I read acount in a local paper that there is an impasse declared by we the taxpayers in our negotiation with our public safety union. The union lawyer calls this bad faith. I agree.
I am disappointed with city manager Jim Keane and with Mayor Yiaway Yeh, who admittedly inherited this problem from Sid Espinosa, for the way they are treating our working-class and putting-their-lives-on-the-line public servants. And remember, a considerable amount of staff time, council time and money was spent last fall to attack and scapegoat the firefighters, an effort that resulted in the ill-advised (in my opinion, although 7,000 voters begged to differ) Measure D (for “demeaning”) which stripped that union if not both (?) from binding arbitration.

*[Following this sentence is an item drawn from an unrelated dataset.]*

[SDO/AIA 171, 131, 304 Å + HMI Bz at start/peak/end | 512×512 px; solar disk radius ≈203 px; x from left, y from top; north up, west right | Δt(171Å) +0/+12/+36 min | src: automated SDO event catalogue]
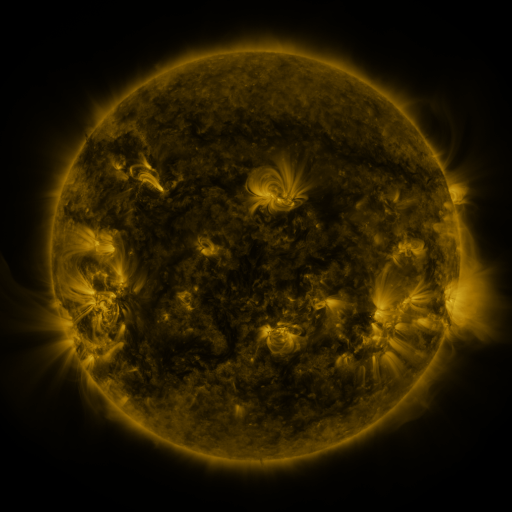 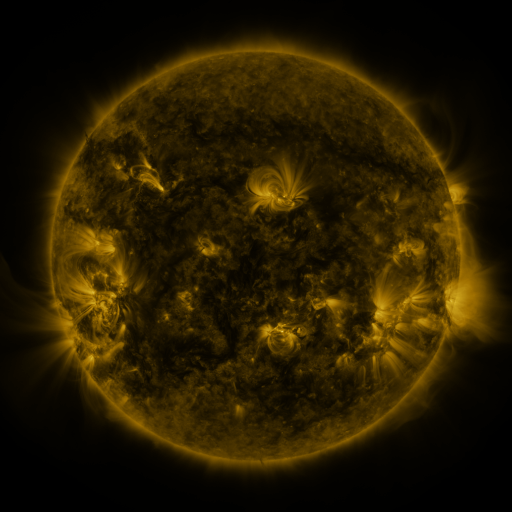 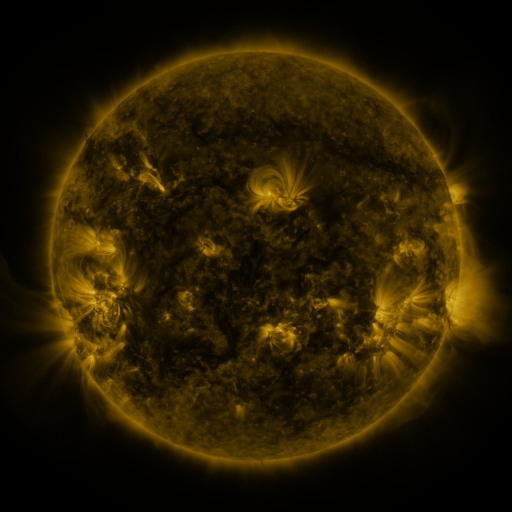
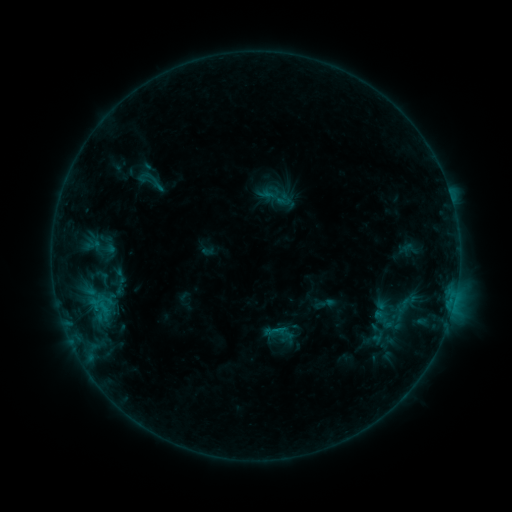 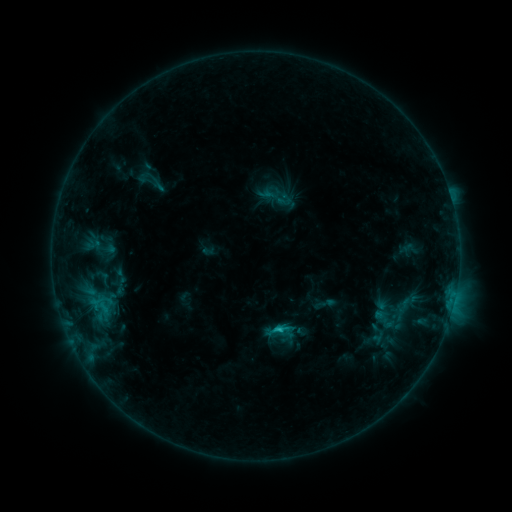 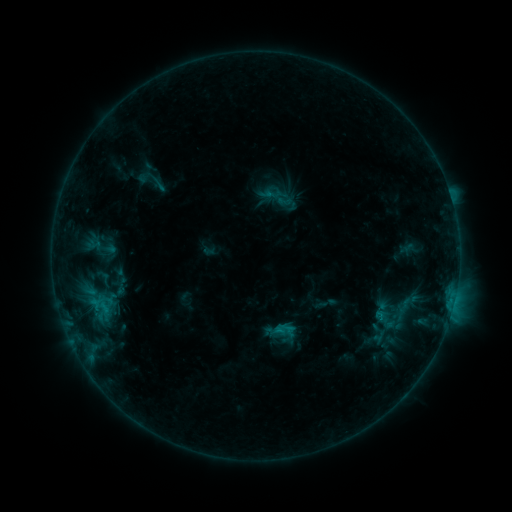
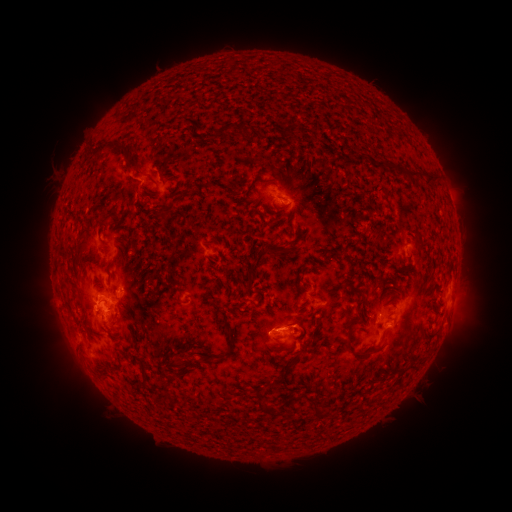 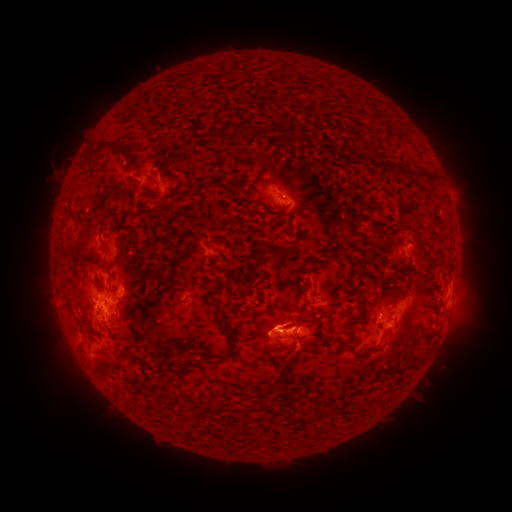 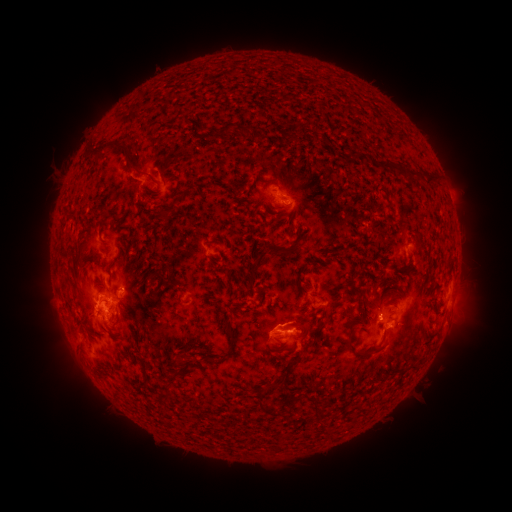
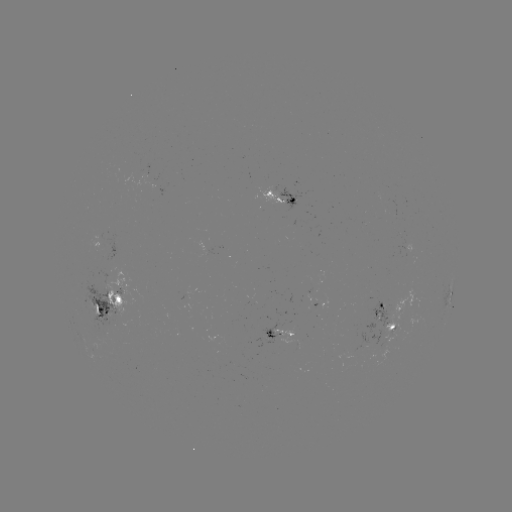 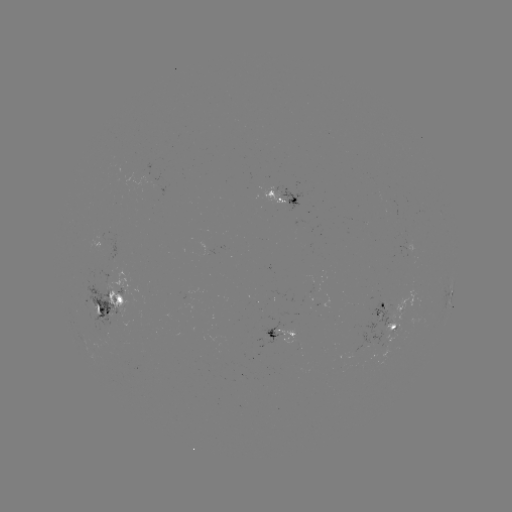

My point is that in such abundance — I personally have met here billionaires who can barely grow a beard — it seems ridiculous to focus on squeezing the working man and woman rather than being more creative and openminded (and open-heart, and open-walleted) about funding our services.
How, for example, can we tap the huge windfall of the real estate industry? The Weekly reported, for instance, that the value of Palo Alto’s commercial real estate rose from $5 billion in 1984 to $25 billion in 2010 — a gain of $20 billion (that’s billion with a B, ten figures, or eleven actually in this case, not seven figures). Who benefits from that recent $20 billion delta?
I also find ridiculous — worthy of my ridicule – the shoddy reporting on these issues. Jason Green of the Daily News (the people who bought out what was once a Knight Ridder paper but probably don’t know Knight Ridder from Knight Rider) says we are attacking the police because of a $4 million deficit. Okay, so $4 million in a $150 million budget is about 3 percent– seems pretty small, or a normal fluctuation of money flows – or what is the historical (rather than hysterical) context?
Consistently over the last three years since I have been tracking these issues — and I ran for Council in 2009 — the budget issues are almost never reported in this very simple but significant “rest of the story” context, as a percent of the budget or in historical context.
Regarding D I feel that the voters were misinformed. I don’t believe the attack on the cba will save us money. Who knows? It might backfire: we could be losing good workers, for people who appreciate them more, and we could end up with less public safety dollar for dollar or in gross.
I believe in Alan Davis, the former PAUSD board member, father of my classmate Lori Davis Cottle, and multiple-generation Palo Altan (son of Roland Davis) that when he is paid to represent the union he also has the community’s best interest at stake and is not a mercenary of bolshevik or something. I think actually that with a little outreach more voters will realize the flaws in the November 2011 initiative and seek to reverse it.
On the other hand I also like Jeff Adachi the public defender and mayoral candidate in San Francisco who seeks to reform pensions while meanwhile upholding tradional liberal values. I’d like to consult Adachi on our budget, pension and public safety issues. I worked briefly for Adachi’s campaign for mayor, as a volunteer.
Jason Green’s article, if I understood it correctly, seems to indicate the “powers that be” (my phrase) want to beat up the police union and then ask the tax payers to fund a $200 million new police station. Huh? That’s like saying “we don’t actually want public safety but we want a big shiny box that says PUBLIC SAFETY”.
Now none of this would actually bother me — I like shiny boxes as much as the next guy, although I prefer Frank Gehry to Frank Lloyd Wright — except for the fact I feel that there is a vacuum in democracy that lets, on a national level, us saunter off into wars on the same type of thinking. We like Democracy, so we kill hundreds of thousands of Afghanis and Iraquis to help advance our principles, towards world peace. We have lost more than 7,000 soldiers combined in these two theatres.
The whole thing reminds me of the absurd scene in the Monty Python movie about needing in a hospital “a machine that goes ‘ping’.”
Is Democracy becoming, locally and nationally, merely a machine that goes ‘Ping’?